Despite actor Andy Nyman’s stellar reputation in underground horror circles, few could have anticipated the tortured brilliance he brings to The Glass Man’s starring role. Intelligently framed in today’s tough economic times, this gritty English masterpiece plays out something of a worst case scenario in which ill-fated Martin Pyrite loses everything he once held dear. A sensitive soul by nature, Martin resorts to increasingly desperate measures following a deal with an unsavoury debt collector who promises to remedy his financial strife in exchange for an unspeakably evil favour. On getting a handle on Pyrite’s inner turmoil, Nyman observes, “I am happily married and love my wife so much so it was very easy to ask myself those intriguing ‘what ifs.’ What would happen if we lost all those things we so often take for granted?”
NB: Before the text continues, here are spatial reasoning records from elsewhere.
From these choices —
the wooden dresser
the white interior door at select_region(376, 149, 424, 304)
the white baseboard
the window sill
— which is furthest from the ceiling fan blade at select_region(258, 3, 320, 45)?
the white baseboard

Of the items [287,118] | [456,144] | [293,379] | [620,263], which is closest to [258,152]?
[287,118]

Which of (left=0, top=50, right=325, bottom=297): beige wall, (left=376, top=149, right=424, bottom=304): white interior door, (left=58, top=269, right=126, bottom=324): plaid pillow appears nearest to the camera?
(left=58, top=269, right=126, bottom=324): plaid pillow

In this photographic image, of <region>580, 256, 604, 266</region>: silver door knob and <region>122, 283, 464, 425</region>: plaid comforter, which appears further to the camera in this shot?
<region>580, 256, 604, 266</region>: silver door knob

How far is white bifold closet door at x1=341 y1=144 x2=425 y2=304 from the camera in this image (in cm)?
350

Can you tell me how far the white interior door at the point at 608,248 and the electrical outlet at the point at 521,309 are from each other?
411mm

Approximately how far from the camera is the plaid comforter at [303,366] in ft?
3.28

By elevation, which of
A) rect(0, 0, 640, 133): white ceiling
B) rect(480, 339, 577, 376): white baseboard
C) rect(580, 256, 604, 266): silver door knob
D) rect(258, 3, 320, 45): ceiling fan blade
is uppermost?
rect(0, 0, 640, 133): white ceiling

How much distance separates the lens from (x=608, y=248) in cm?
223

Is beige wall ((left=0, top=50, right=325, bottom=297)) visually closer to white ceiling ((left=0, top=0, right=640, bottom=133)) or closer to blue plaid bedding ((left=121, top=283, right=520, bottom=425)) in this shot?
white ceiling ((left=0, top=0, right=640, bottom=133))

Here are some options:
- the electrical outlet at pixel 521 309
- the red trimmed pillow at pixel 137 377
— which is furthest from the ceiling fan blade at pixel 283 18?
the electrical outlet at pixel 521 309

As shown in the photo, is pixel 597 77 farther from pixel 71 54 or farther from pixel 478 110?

Refusing to admit his ever-mounting troubles even to himself, it’s not long before Martin embarks on a terrifying downward spiral that’s painfully humiliating and frightening to witness. As his increasingly distant wife, scream queen Neve Campbell plays an inevitably minor role with an English accent that comes off a tad too clipped alongside the native actors she’s surrounded by. Putting on a bumbling, softly-spoken show, Andy Nyman is superb as the fragile and helplessly passive Martin. It’s a further triumph for visionary director Cristian Solimeno who documents Martin’s every disastrous move in intimate detail, leaving us deeply attached to his very likeable lead. Accompanied by eerily prophetic shots of shattering glass and ghostly reflections depicting a man quite literally reduced to a shadow of his former self, The Glass Man is a hauntingly poignant cult classic in the making.
With gore and gags galore, it’s no surprise that Tucker & Dale Vs. Evil is scoring major kudos among horror fanatics and hard-nosed critics alike. Teaming gory slapstick with a sharp, almost encyclopaedic knowledge of slasher flicks, director Eli Craig brings a fresh angle to the genre that sees cool, serial killer menace replaced by blundering stupidity. Having been enjoying a lazy summer vacation at their remote woodland home, best buds Tucker and Dale find themselves mistaken for murderous hillbillies by a group of trendy college kids. The initial misunderstanding quickly spirals into chaos, triggering accidental bloodshed and belly laughs by the bucket-load.
Hopping shamelessly aboard today’s thriving torture porn bandwagon, Vile will doubtless prove a surefire hit with sub-genre junkies who revelled in the gratuitous likes of Saw and Hostel. In predictable keeping with the trademarks of such sadistic titles, a random selection of victims are held hostage and subjected to a host of eye-watering torture tactics. And despite being sketchily modelled on a sinister social experiment that famously explored obedience in human beings, this intriguing idea is quickly overshadowed by the gore that’ll doubtless make Vile a box office smash.